→ DOCUMENT PASSAGE:
________
But I find myself missing more,
missing smaller but now, far more significant things. The way my grandparents’
glasses change colour in the sunlight, the way my friend gasps for breath when
she can’t stop laughing, the sound my colleague’s, the sight of sunlight
streaming in through the Church’s stain glassed windows…None of these things
are what I would have expected to miss going into lockdown, but now somehow,
these previously insignificant details of day to day life are what I miss most.
It was during a workshop with Douglas
Maxwell that the importance of all the little things really came into focus.
As a very visual learner, I work best when presented with images that I can garner information from. As part of Douglas’ workshop, we analysed a series of black and white images to see what information we could learn about the people who were in them. Everything that we could tell about these individuals was found in the small details, the little things. All the tiny, minute differences between the way they stood, the way they smiled or didn’t and the direction of their focus told us something about them as a person making the picture come to life and their story seam more real, more human.
________
→ DATA SHOWN:
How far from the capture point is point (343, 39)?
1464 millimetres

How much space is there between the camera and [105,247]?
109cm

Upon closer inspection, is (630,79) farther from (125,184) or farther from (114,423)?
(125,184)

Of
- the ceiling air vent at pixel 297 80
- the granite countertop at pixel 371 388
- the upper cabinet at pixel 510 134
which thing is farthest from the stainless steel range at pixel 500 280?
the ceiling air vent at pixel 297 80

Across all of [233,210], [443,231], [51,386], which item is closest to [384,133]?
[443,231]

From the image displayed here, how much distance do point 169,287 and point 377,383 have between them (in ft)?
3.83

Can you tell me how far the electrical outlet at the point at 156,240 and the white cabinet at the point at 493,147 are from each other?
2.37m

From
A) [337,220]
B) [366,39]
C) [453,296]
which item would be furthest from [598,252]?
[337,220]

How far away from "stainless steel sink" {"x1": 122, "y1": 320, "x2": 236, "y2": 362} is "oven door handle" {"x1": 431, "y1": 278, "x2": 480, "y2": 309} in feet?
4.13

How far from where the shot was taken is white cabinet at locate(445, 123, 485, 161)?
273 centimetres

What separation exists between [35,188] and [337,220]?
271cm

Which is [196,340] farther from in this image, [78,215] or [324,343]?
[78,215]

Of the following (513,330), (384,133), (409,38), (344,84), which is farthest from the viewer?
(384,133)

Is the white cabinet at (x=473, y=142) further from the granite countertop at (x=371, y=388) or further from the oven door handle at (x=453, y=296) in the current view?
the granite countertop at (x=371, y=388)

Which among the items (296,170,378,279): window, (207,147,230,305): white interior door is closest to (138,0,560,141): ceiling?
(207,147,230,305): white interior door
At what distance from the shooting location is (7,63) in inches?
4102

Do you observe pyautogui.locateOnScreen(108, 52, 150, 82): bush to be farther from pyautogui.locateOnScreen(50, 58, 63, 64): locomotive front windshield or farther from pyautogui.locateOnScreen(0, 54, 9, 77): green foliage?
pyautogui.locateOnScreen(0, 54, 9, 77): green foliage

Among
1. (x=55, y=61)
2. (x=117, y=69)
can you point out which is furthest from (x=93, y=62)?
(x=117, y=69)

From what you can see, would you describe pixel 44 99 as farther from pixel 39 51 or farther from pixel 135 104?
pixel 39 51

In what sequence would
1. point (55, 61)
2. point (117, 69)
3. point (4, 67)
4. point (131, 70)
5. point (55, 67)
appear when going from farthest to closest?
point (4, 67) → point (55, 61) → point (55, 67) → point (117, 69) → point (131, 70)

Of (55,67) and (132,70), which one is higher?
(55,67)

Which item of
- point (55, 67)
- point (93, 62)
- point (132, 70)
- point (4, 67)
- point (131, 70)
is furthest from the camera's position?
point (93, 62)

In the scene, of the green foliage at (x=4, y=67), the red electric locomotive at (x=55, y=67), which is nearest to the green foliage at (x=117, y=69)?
________
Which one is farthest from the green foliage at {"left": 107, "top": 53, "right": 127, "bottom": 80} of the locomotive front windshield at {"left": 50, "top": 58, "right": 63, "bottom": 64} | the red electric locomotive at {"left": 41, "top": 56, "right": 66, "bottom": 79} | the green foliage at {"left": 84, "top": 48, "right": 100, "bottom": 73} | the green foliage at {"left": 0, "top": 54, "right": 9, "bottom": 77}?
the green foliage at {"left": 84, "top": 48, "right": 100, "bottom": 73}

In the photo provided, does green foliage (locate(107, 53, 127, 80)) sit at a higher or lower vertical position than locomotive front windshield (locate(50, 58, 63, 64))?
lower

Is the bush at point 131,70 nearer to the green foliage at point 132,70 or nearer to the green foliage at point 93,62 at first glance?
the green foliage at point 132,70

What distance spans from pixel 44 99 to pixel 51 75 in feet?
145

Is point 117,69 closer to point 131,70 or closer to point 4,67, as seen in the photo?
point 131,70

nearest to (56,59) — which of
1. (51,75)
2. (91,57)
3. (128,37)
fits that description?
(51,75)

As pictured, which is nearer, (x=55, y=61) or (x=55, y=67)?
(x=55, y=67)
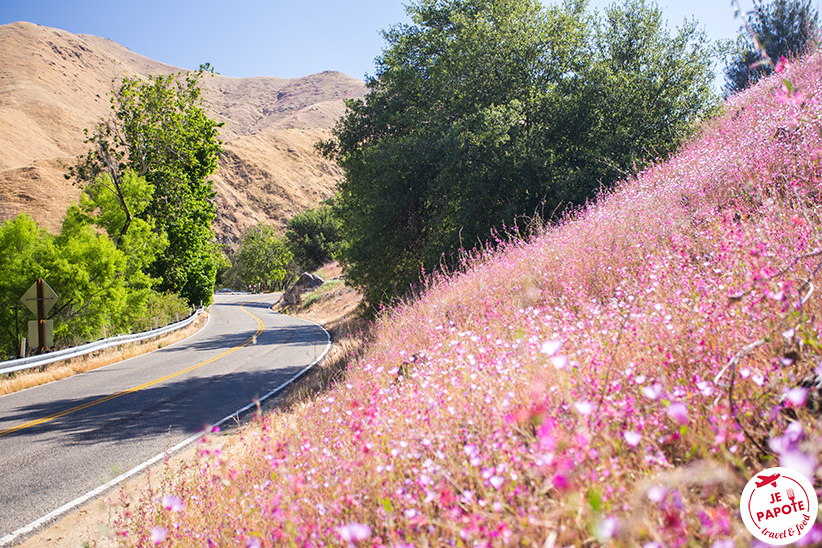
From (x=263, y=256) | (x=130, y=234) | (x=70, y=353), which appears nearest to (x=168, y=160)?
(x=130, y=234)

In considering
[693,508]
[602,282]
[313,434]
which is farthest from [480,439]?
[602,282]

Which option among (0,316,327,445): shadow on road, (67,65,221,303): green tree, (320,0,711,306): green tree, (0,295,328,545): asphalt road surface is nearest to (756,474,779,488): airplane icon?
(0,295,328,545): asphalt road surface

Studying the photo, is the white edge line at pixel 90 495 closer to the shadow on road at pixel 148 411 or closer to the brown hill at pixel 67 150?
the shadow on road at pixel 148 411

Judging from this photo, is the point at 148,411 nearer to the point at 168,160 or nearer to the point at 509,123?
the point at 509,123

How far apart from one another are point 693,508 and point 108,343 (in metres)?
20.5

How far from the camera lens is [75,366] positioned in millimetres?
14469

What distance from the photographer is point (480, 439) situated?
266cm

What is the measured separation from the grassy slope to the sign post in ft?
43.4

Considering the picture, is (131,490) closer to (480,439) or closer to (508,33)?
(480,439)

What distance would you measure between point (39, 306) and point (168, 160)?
________
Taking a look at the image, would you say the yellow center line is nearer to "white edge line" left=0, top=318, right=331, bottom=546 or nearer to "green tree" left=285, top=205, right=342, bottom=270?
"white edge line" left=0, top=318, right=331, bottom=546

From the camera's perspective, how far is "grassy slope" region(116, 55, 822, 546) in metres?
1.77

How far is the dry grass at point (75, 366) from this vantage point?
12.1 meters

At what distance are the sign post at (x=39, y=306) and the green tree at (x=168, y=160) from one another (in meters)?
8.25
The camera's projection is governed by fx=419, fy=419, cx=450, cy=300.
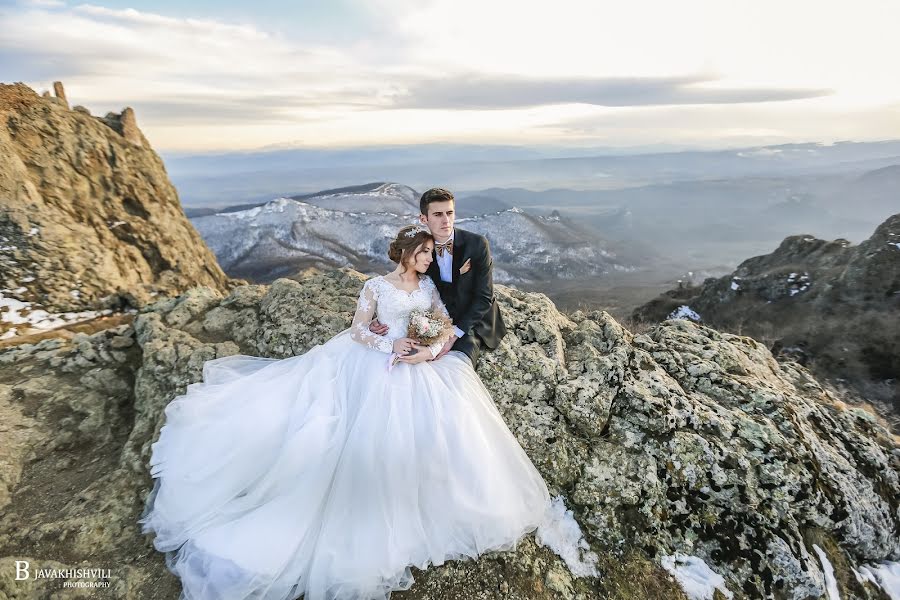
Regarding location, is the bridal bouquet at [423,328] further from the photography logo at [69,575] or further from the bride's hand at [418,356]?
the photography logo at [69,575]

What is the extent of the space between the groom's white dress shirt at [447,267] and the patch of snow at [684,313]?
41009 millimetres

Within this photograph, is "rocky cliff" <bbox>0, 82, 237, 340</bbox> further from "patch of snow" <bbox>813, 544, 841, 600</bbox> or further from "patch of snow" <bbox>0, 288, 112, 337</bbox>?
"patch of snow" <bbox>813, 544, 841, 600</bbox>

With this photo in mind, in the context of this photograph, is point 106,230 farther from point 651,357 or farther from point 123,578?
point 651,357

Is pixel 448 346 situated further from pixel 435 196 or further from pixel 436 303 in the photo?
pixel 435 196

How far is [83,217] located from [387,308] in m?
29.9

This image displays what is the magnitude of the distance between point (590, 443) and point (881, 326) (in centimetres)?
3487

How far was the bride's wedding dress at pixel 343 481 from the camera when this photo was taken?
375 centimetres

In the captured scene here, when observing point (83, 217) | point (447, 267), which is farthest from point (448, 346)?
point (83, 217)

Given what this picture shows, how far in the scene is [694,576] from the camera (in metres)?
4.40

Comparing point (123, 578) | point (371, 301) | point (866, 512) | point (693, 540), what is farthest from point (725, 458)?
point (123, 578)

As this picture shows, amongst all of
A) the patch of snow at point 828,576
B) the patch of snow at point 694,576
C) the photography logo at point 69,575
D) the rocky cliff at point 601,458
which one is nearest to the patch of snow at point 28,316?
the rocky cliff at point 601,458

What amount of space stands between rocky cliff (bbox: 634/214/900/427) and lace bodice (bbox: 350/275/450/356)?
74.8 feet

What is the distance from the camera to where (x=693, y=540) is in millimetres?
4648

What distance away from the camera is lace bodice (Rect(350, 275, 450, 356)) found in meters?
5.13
________
→ WORK TO DO: Transcribe the full passage on missing the small details of daily life during lockdown, word for word.

→ EXERCISE OUTPUT:
But I find myself missing more,
missing smaller but now, far more significant things. The way my grandparents’
glasses change colour in the sunlight, the way my friend gasps for breath when
she can’t stop laughing, the sound my colleague’s, the sight of sunlight
streaming in through the Church’s stain glassed windows…None of these things
are what I would have expected to miss going into lockdown, but now somehow,
these previously insignificant details of day to day life are what I miss most.
It was during a workshop with Douglas
Maxwell that the importance of all the little things really came into focus.
As a very visual learner, I work best when presented with images that I can garner information from. As part of Douglas’ workshop, we analysed a series of black and white images to see what information we could learn about the people who were in them. Everything that we could tell about these individuals was found in the small details, the little things. All the tiny, minute differences between the way they stood, the way they smiled or didn’t and the direction of their focus told us something about them as a person making the picture come to life and their story seam more real, more human.